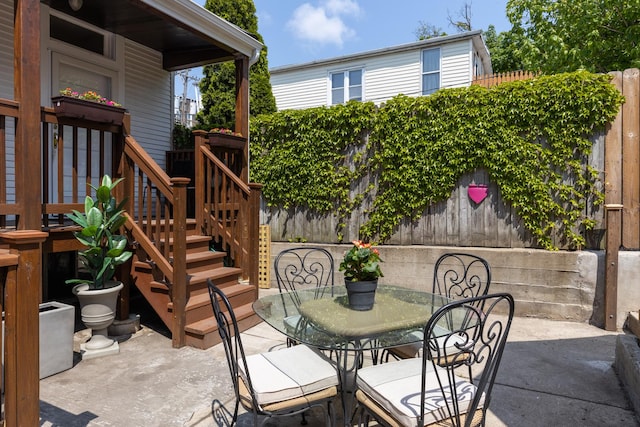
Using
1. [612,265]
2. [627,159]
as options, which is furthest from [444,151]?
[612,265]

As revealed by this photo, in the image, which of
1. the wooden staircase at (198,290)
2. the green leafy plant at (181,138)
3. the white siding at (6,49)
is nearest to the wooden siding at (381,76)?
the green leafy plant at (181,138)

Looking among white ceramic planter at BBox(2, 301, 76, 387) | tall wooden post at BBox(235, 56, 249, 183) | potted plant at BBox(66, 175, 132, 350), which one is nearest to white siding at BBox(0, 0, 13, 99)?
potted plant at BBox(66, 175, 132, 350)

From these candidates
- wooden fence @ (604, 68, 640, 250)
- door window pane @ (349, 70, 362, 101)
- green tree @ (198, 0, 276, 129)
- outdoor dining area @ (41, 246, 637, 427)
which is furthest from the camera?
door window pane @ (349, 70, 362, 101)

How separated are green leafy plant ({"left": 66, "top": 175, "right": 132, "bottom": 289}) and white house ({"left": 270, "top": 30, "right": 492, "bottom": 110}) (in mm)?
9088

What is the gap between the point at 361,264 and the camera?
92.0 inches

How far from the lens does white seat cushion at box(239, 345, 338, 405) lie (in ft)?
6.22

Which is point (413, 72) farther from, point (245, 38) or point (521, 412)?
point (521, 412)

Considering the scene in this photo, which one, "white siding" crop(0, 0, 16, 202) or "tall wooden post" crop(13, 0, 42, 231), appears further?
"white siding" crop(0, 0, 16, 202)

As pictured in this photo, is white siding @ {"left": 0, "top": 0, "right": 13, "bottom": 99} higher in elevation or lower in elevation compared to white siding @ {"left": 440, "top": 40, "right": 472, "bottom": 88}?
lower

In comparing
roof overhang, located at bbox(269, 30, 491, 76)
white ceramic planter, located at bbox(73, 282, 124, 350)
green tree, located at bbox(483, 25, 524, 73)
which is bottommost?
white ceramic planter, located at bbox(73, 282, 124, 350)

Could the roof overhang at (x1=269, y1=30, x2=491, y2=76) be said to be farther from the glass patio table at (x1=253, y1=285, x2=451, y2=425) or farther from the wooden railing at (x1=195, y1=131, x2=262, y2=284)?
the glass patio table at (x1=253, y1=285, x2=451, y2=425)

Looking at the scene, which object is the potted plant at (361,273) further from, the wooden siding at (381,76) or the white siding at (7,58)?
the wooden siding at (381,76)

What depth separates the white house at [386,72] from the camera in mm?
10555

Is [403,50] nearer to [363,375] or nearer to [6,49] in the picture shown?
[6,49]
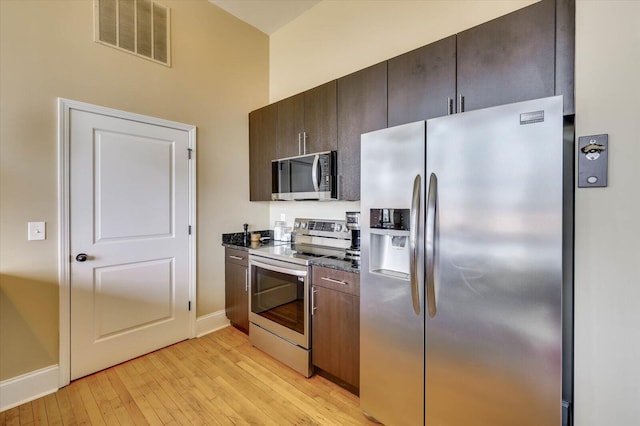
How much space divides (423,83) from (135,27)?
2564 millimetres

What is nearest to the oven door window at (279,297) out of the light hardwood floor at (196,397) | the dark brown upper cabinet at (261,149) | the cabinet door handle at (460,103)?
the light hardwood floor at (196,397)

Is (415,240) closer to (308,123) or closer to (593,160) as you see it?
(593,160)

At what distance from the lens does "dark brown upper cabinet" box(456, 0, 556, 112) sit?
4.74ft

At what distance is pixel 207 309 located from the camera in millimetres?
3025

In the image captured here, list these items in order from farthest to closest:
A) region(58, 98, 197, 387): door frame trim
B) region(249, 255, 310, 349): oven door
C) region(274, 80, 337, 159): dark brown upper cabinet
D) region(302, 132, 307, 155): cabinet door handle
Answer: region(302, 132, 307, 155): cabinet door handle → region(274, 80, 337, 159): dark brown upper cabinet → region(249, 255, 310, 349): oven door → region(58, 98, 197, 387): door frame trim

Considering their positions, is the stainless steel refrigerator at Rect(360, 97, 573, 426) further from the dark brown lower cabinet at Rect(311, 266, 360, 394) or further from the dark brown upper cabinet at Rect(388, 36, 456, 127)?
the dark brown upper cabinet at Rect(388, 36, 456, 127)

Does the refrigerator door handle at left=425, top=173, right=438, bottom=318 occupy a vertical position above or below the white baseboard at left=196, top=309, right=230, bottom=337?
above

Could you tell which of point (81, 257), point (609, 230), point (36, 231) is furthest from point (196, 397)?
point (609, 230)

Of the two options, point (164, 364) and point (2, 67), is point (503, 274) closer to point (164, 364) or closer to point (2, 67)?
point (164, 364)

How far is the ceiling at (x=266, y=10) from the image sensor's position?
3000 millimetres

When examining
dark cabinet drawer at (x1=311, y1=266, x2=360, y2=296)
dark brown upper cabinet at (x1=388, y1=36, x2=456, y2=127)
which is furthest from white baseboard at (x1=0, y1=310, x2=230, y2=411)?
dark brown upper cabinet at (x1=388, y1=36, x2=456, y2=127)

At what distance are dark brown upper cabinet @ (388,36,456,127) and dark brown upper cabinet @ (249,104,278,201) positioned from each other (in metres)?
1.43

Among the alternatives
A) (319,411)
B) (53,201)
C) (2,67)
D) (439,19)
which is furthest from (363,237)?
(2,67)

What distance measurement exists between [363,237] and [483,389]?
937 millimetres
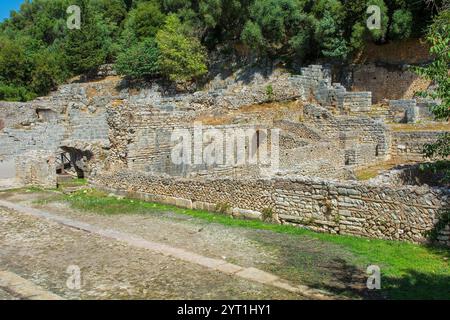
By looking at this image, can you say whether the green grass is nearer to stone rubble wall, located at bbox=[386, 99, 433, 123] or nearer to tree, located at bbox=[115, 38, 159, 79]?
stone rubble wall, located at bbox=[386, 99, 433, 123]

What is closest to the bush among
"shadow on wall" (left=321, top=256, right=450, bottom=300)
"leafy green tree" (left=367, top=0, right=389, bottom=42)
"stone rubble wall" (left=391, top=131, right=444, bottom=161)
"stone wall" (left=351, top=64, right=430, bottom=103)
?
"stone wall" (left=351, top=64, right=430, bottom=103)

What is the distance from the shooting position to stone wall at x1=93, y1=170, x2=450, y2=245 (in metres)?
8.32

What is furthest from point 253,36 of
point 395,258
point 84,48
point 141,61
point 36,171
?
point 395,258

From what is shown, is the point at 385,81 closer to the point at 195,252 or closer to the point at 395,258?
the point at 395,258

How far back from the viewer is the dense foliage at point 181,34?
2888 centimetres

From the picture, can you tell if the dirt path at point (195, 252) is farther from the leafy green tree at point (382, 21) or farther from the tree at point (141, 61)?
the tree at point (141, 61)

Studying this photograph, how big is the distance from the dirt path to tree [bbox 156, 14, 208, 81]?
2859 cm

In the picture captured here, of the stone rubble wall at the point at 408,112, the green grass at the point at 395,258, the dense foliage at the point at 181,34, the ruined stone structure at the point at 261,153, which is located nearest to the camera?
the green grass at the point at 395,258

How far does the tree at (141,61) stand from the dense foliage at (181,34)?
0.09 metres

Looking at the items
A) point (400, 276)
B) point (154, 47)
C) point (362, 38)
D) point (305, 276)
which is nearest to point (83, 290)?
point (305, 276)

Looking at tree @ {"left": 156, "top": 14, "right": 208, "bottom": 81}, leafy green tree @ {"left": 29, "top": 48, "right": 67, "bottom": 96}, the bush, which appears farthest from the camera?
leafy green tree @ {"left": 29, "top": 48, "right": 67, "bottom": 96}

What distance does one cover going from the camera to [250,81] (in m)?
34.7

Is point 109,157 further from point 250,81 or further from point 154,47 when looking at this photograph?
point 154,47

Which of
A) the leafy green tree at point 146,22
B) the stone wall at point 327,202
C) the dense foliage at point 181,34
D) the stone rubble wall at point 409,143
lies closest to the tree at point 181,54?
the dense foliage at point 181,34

▶ AIM OF THE TASK
Copy all of the records above word for word, leaving out the pictures.

▶ WRITTEN SOLUTION
Using
1. [612,265]
2. [627,159]
as options, which is furthest from [444,151]?
[612,265]

As revealed by this photo, in the image, which of
1. the wooden staircase at (198,290)
2. the green leafy plant at (181,138)
3. the white siding at (6,49)
is nearest to the wooden siding at (381,76)?
the green leafy plant at (181,138)

Looking among white ceramic planter at BBox(2, 301, 76, 387) | tall wooden post at BBox(235, 56, 249, 183) | potted plant at BBox(66, 175, 132, 350), which one is nearest to white siding at BBox(0, 0, 13, 99)?
potted plant at BBox(66, 175, 132, 350)

From these candidates
- wooden fence @ (604, 68, 640, 250)
- door window pane @ (349, 70, 362, 101)
- green tree @ (198, 0, 276, 129)
- outdoor dining area @ (41, 246, 637, 427)
which is furthest from the camera?
door window pane @ (349, 70, 362, 101)

How separated are green leafy plant ({"left": 66, "top": 175, "right": 132, "bottom": 289}) and white house ({"left": 270, "top": 30, "right": 492, "bottom": 110}) (in mm)?
9088

What is the gap between the point at 361,264 and the camera?
92.0 inches

How far from the lens does white seat cushion at box(239, 345, 338, 405) lie (in ft)?
6.22

Which is point (413, 72) farther from, point (245, 38) or point (521, 412)?
point (521, 412)

Considering the scene in this photo, which one, "white siding" crop(0, 0, 16, 202) or "tall wooden post" crop(13, 0, 42, 231), appears further?
"white siding" crop(0, 0, 16, 202)

As pictured in this photo, is white siding @ {"left": 0, "top": 0, "right": 13, "bottom": 99} higher in elevation or lower in elevation compared to white siding @ {"left": 440, "top": 40, "right": 472, "bottom": 88}?
lower

In comparing
roof overhang, located at bbox(269, 30, 491, 76)
white ceramic planter, located at bbox(73, 282, 124, 350)
green tree, located at bbox(483, 25, 524, 73)
which is bottommost?
white ceramic planter, located at bbox(73, 282, 124, 350)

Could the roof overhang at (x1=269, y1=30, x2=491, y2=76) be said to be farther from the glass patio table at (x1=253, y1=285, x2=451, y2=425) or farther from the wooden railing at (x1=195, y1=131, x2=262, y2=284)?
the glass patio table at (x1=253, y1=285, x2=451, y2=425)

Looking at the scene, which object is the potted plant at (361,273) further from, the wooden siding at (381,76) or the white siding at (7,58)?
the wooden siding at (381,76)

What depth separates the white house at [386,72] from the camera in mm?
10555

Is [403,50] nearer to [363,375] or nearer to [6,49] in the picture shown?
[6,49]
How much space divides (423,83) from (135,27)?
2564 millimetres

What is nearest to the oven door window at (279,297) out of the light hardwood floor at (196,397) | the dark brown upper cabinet at (261,149) | the cabinet door handle at (460,103)?
the light hardwood floor at (196,397)

Is (415,240) closer to (308,123) or closer to (593,160) as you see it?
(593,160)

At what distance from the lens does "dark brown upper cabinet" box(456, 0, 556, 112) sit?
4.74ft

At what distance is pixel 207 309 located from the camera in millimetres?
3025

In the image captured here, list these items in order from farthest to closest:
A) region(58, 98, 197, 387): door frame trim
B) region(249, 255, 310, 349): oven door
C) region(274, 80, 337, 159): dark brown upper cabinet
D) region(302, 132, 307, 155): cabinet door handle
Answer: region(302, 132, 307, 155): cabinet door handle → region(274, 80, 337, 159): dark brown upper cabinet → region(249, 255, 310, 349): oven door → region(58, 98, 197, 387): door frame trim

Considering their positions, is the stainless steel refrigerator at Rect(360, 97, 573, 426) further from the dark brown lower cabinet at Rect(311, 266, 360, 394) or further from the dark brown upper cabinet at Rect(388, 36, 456, 127)?
the dark brown upper cabinet at Rect(388, 36, 456, 127)

Does the refrigerator door handle at left=425, top=173, right=438, bottom=318 occupy a vertical position above or below the white baseboard at left=196, top=309, right=230, bottom=337?
above

Could you tell which of point (81, 257), point (609, 230), point (36, 231) is furthest from point (196, 397)?
point (609, 230)

Of the two options, point (164, 364) and point (2, 67), is point (503, 274) closer to point (164, 364) or closer to point (2, 67)?
point (164, 364)

How far is the ceiling at (x=266, y=10) from the image sensor's position?
3000 millimetres

When examining
dark cabinet drawer at (x1=311, y1=266, x2=360, y2=296)
dark brown upper cabinet at (x1=388, y1=36, x2=456, y2=127)
which is furthest from white baseboard at (x1=0, y1=310, x2=230, y2=411)?
dark brown upper cabinet at (x1=388, y1=36, x2=456, y2=127)

At what distance are dark brown upper cabinet @ (388,36,456,127) and dark brown upper cabinet @ (249,104,278,201) positioned from each other (in metres)?
1.43

Among the alternatives
A) (319,411)
B) (53,201)
C) (2,67)
D) (439,19)
which is furthest from (363,237)?
(2,67)

What distance measurement exists between [363,237] and [483,389]?
937 millimetres
By looking at this image, can you say whether the green grass is nearer to stone rubble wall, located at bbox=[386, 99, 433, 123] or nearer to tree, located at bbox=[115, 38, 159, 79]?
stone rubble wall, located at bbox=[386, 99, 433, 123]

What is closest to the bush among
"shadow on wall" (left=321, top=256, right=450, bottom=300)
"leafy green tree" (left=367, top=0, right=389, bottom=42)
"stone rubble wall" (left=391, top=131, right=444, bottom=161)
"stone wall" (left=351, top=64, right=430, bottom=103)
?
"stone wall" (left=351, top=64, right=430, bottom=103)

What is the distance from the shooting position to stone wall at x1=93, y1=170, x2=450, y2=245 (in metres)?
8.32

What is furthest from point 253,36 of
point 395,258
point 84,48
point 141,61
point 36,171
?
point 395,258

From what is shown, is the point at 385,81 closer to the point at 195,252 or closer to the point at 395,258?
the point at 395,258

How far back from the viewer is the dense foliage at point 181,34?
2888 centimetres

From the picture, can you tell if the dirt path at point (195, 252) is farther from the leafy green tree at point (382, 21) or farther from the tree at point (141, 61)?
the tree at point (141, 61)

Studying this photograph, how big is the distance from the dirt path to tree [bbox 156, 14, 208, 81]?
2859 cm

In the picture captured here, of the stone rubble wall at the point at 408,112, the green grass at the point at 395,258, the dense foliage at the point at 181,34, the ruined stone structure at the point at 261,153, which is located nearest to the camera?
the green grass at the point at 395,258

How far does the tree at (141,61) stand from the dense foliage at (181,34)?
0.09 metres

Looking at the items
A) point (400, 276)
B) point (154, 47)
C) point (362, 38)
D) point (305, 276)
which is nearest to point (83, 290)?
point (305, 276)

Looking at tree @ {"left": 156, "top": 14, "right": 208, "bottom": 81}, leafy green tree @ {"left": 29, "top": 48, "right": 67, "bottom": 96}, the bush, which appears farthest from the camera?
leafy green tree @ {"left": 29, "top": 48, "right": 67, "bottom": 96}

What distance does one cover going from the camera to [250,81] (in m)?
34.7

Is point 109,157 further from point 250,81 or further from point 154,47 when looking at this photograph?
point 154,47

Which of
A) the leafy green tree at point 146,22
B) the stone wall at point 327,202
C) the dense foliage at point 181,34
D) the stone rubble wall at point 409,143
lies closest to the tree at point 181,54?
the dense foliage at point 181,34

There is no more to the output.